In the entries that follow, the first line to write out is the one containing "Gamestop be like - meme", and the last is the one containing "How America Became". Reproduce that stretch exactly, with nothing before or after it.

(Entries taken from a collection)
((

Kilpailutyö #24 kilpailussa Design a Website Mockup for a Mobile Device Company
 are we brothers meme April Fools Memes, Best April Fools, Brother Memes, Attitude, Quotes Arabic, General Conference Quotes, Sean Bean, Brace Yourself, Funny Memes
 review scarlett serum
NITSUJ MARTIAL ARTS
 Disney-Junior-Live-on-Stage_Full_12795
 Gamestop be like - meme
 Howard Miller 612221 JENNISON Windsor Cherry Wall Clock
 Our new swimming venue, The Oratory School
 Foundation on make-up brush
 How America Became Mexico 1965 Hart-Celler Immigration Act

))
((

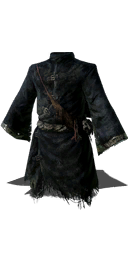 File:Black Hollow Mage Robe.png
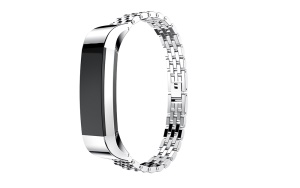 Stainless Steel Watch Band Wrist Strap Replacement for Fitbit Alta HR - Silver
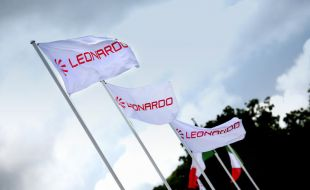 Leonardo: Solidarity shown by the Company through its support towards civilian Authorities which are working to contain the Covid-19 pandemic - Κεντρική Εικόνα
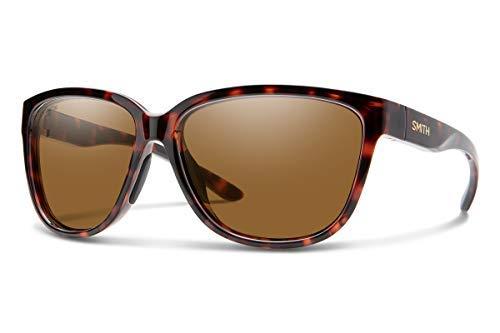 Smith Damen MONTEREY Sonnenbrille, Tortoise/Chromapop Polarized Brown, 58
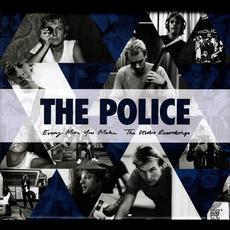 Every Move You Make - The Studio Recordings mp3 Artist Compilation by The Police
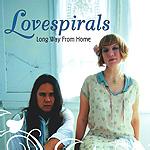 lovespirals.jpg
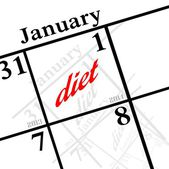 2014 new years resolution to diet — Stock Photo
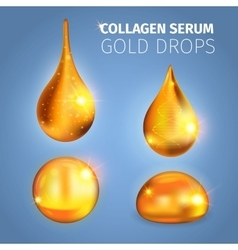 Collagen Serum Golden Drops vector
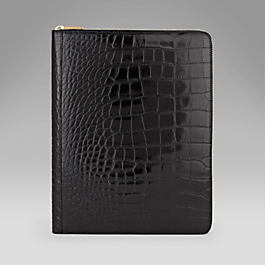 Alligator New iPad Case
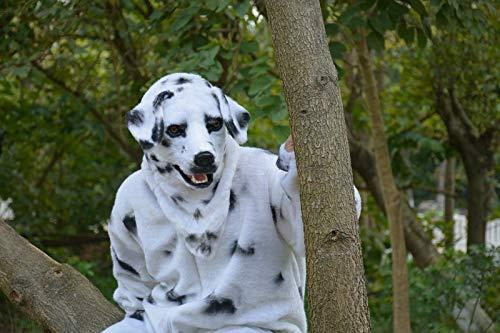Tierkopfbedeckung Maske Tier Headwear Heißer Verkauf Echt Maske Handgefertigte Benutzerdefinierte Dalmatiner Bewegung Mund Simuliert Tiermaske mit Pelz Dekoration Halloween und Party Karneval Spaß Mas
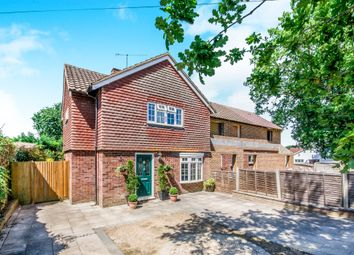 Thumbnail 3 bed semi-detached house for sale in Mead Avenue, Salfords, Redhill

))

Finished exercise –
 Gamestop be like - meme
 Howard Miller 612221 JENNISON Windsor Cherry Wall Clock
 Our new swimming venue, The Oratory School
 Foundation on make-up brush
 How America Became Mexico 1965 Hart-Celler Immigration Act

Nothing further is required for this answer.